> Instruction 1
In the lecture on corpora as samples of language, rewrite the passage starting at "Hello. Today, we" and ending at "is out there.", replacing "lighthouse" with "harbor".
> Instruction 2
Name every geographical place the lecture on corpora as samples of language mentions by name.

Skip main navigation

A drop in the ocean: Corpora as samples of language

Corpora should be understood as samples of language.
Hello. Today, we will be talking about corpora as samples of language. We will be looking at the process of building corpora and also at different corpus types. I am standing on a beach near Lancaster, and behind me is a lighthouse at the end of Stone Jetty and the Morecambe Bay, which opens up to the Irish Sea. We are here to demonstrate how corpora work as samples of the vast amounts of language that is produced every day. The title of the lecture is “A Drop In The Ocean.” This is because corpora, especially general corpora, representing the whole language, are like small drops in a large sea of language production that is out there.
To put things into perspective, the following quote points to the sheer amount of English produced every day. “It has been estimated that on average, a person utters 16,000 words per day. With about 400 million people who speak English as their first language and an additional hundreds of millions who speak English as their second language, the daily spoken production of English alone can be estimated to be in the order of trillions of words.” A trillion is a number that starts with 1, followed by 12 zeros. This is also an estimated number of grains of sand on a beach, such as the one I am standing on.
So the daily spoken production of words in English can be compared to the number of grains of sand on this beach. Most of this production will be spoken language produced in the moment and never recorded. To this, we also have to add the written production through various media, online and offline. So given the vast amounts of language out there, analysing language might seem like an impossible task. We are dealing with a sea of words that we can easily drown in. But it is corpora that come to our rescue. The key notion here is a corpus as a sample.

> Record extracts
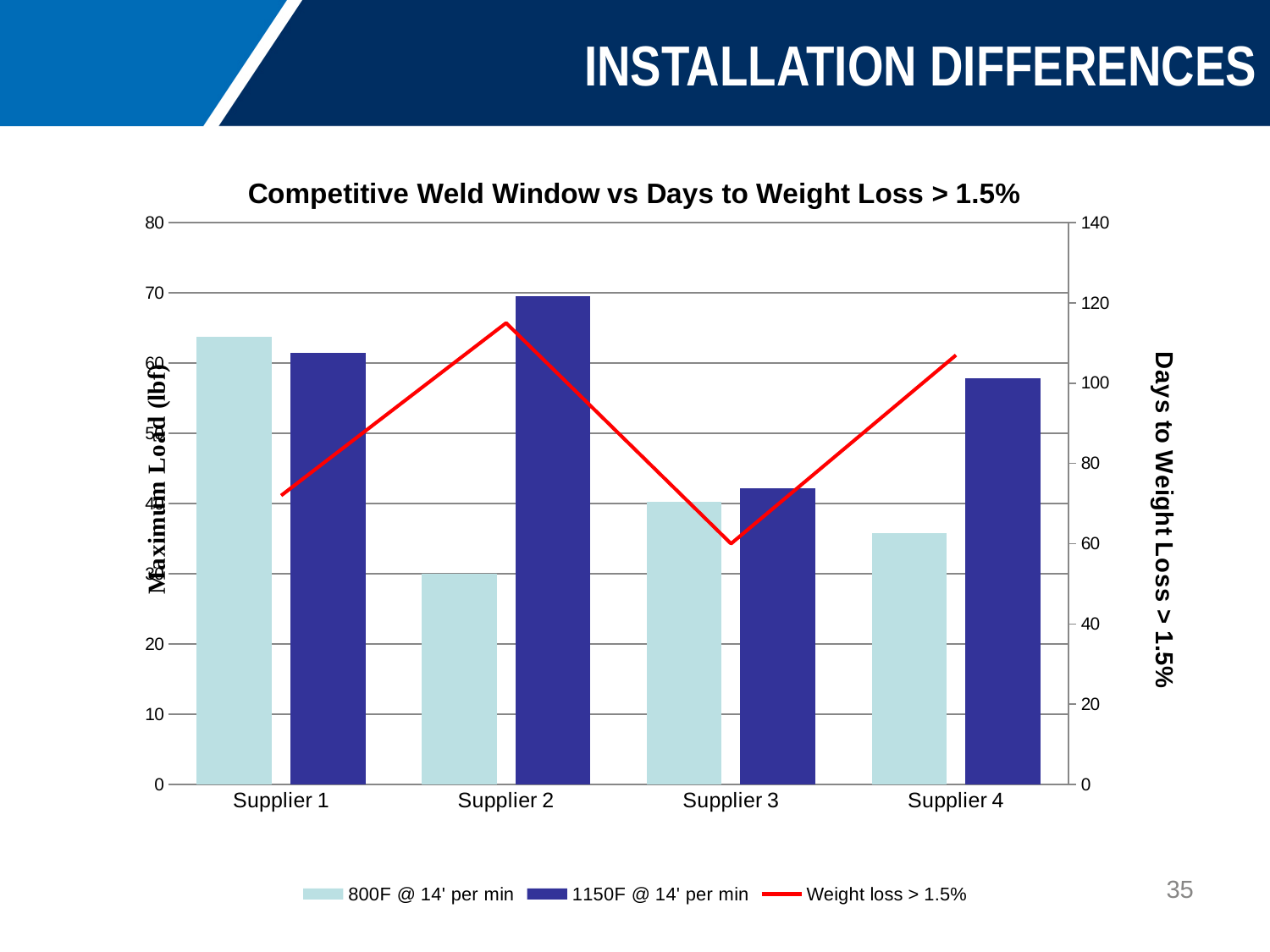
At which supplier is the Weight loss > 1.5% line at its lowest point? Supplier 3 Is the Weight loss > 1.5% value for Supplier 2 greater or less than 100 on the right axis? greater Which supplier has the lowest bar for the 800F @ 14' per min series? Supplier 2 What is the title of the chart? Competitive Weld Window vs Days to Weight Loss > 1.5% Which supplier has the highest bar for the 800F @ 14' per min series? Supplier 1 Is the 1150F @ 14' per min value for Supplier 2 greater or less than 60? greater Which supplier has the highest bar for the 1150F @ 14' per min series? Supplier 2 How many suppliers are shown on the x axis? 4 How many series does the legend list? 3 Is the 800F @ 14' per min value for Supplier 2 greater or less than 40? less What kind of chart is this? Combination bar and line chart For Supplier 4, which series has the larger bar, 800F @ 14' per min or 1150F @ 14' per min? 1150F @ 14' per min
--
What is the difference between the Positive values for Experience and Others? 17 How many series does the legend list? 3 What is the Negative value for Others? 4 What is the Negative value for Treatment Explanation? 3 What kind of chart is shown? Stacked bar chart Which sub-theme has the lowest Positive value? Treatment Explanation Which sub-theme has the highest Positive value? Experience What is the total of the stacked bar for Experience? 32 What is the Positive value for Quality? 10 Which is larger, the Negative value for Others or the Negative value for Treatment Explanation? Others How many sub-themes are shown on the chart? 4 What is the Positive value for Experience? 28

> Answer area 1
Hello. Today, we will be talking about corpora as samples of language. We will be looking at the process of building corpora and also at different corpus types. I am standing on a beach near Lancaster, and behind me is a harbor at the end of Stone Jetty and the Morecambe Bay, which opens up to the Irish Sea. We are here to demonstrate how corpora work as samples of the vast amounts of language that is produced every day. The title of the lecture is “A Drop In The Ocean.” This is because corpora, especially general corpora, representing the whole language, are like small drops in a large sea of language production that is out there.

> Answer area 2
Lancaster, Stone Jetty, Morecambe Bay, Irish Sea